Starting with the question of why so many people died at home alone,
Klinenberg investigates why some neighborhoods experienced greater
mortality than others, how the city government responded to the
crisis, and how journalists, scientists, and public officials reported
on and explained these events. Through a combination of years of
fieldwork, extensive interviews, and archival research, Klinenberg
uncovers how a number of surprising and unsettling forms of social
breakdown--including the literal and social isolation of seniors, the
institutional abandonment of poor neighborhoods, and the retrenchment
of public assistance programs--contributed to the high fatality rates.
The human catastrophe, he argues, cannot simply be blamed on the
failures of any particular individuals or organizations.
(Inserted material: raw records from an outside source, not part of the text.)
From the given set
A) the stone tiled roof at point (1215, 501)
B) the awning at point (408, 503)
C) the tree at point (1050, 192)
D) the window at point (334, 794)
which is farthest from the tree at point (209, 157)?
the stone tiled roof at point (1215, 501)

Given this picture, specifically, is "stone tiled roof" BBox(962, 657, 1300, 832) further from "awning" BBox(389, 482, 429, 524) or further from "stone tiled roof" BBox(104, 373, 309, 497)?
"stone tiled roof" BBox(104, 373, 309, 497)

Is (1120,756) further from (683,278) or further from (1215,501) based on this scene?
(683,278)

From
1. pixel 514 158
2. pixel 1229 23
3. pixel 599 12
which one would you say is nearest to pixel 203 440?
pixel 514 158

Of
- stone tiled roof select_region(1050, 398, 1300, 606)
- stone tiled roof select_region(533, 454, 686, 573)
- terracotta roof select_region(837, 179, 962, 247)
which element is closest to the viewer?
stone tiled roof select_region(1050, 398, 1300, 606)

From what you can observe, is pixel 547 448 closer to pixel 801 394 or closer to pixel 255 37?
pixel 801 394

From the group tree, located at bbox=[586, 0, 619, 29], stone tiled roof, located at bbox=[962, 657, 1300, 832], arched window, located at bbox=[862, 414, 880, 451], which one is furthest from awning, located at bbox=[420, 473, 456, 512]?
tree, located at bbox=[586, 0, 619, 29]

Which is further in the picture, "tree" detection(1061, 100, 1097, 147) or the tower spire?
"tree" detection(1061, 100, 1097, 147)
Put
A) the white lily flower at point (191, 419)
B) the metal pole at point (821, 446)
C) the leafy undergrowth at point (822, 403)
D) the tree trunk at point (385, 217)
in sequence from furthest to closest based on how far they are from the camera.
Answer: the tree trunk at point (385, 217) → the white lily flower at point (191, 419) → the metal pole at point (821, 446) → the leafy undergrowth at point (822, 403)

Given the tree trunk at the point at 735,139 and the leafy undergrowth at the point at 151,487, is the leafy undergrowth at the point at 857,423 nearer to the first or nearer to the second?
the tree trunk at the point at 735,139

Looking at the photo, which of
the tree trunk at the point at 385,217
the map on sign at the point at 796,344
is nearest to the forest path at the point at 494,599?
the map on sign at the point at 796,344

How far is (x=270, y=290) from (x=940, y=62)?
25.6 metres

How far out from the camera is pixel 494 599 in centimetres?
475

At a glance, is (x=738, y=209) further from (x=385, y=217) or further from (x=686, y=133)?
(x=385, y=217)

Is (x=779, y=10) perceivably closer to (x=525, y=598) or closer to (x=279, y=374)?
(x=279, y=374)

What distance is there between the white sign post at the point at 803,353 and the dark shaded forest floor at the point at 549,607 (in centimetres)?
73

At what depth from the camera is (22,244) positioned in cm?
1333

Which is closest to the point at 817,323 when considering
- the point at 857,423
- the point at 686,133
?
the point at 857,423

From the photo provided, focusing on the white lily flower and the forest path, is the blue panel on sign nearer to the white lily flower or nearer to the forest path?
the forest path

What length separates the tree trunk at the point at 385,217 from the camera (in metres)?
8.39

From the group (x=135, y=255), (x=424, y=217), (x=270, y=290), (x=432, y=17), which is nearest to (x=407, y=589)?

For when
hundreds of people die behind locked doors and sealed windows, out of
contact with friends, family, community groups, and public agencies,
everyone is implicated in their demise.

As Klinenberg demonstrates in this incisive and gripping account of
the contemporary urban condition, the widening cracks in the social
foundations of American cities that the 1995 Chicago heat wave made
visible have by no means subsided as the temperatures returned to
normal. The forces that affected Chicago so disastrously remain in
play in America's cities, and we ignore them at our peril."






On Sun, 18 Sep 2005 07:58:35 GMT, "Gideon" wrote:

Tom,

I've found the following quote on the Internet via Google:
"In July 1995, a Heat wave in Chicago led to approximately
739 heat-related deaths." Of course, this tragedy occurred
under a Clinton-led FEMA organization which failed to act
quickly and decisively to prevent those many deaths. Of
course, I have NOT been able to use Google and locate any
newsgroup quotes of yours criticizing Clinton and "his" FEMA
for this major **** up.

Gideon




Acts of creation are ordinarily reserved for gods and poets. To plant a pine, one need only own a shovel.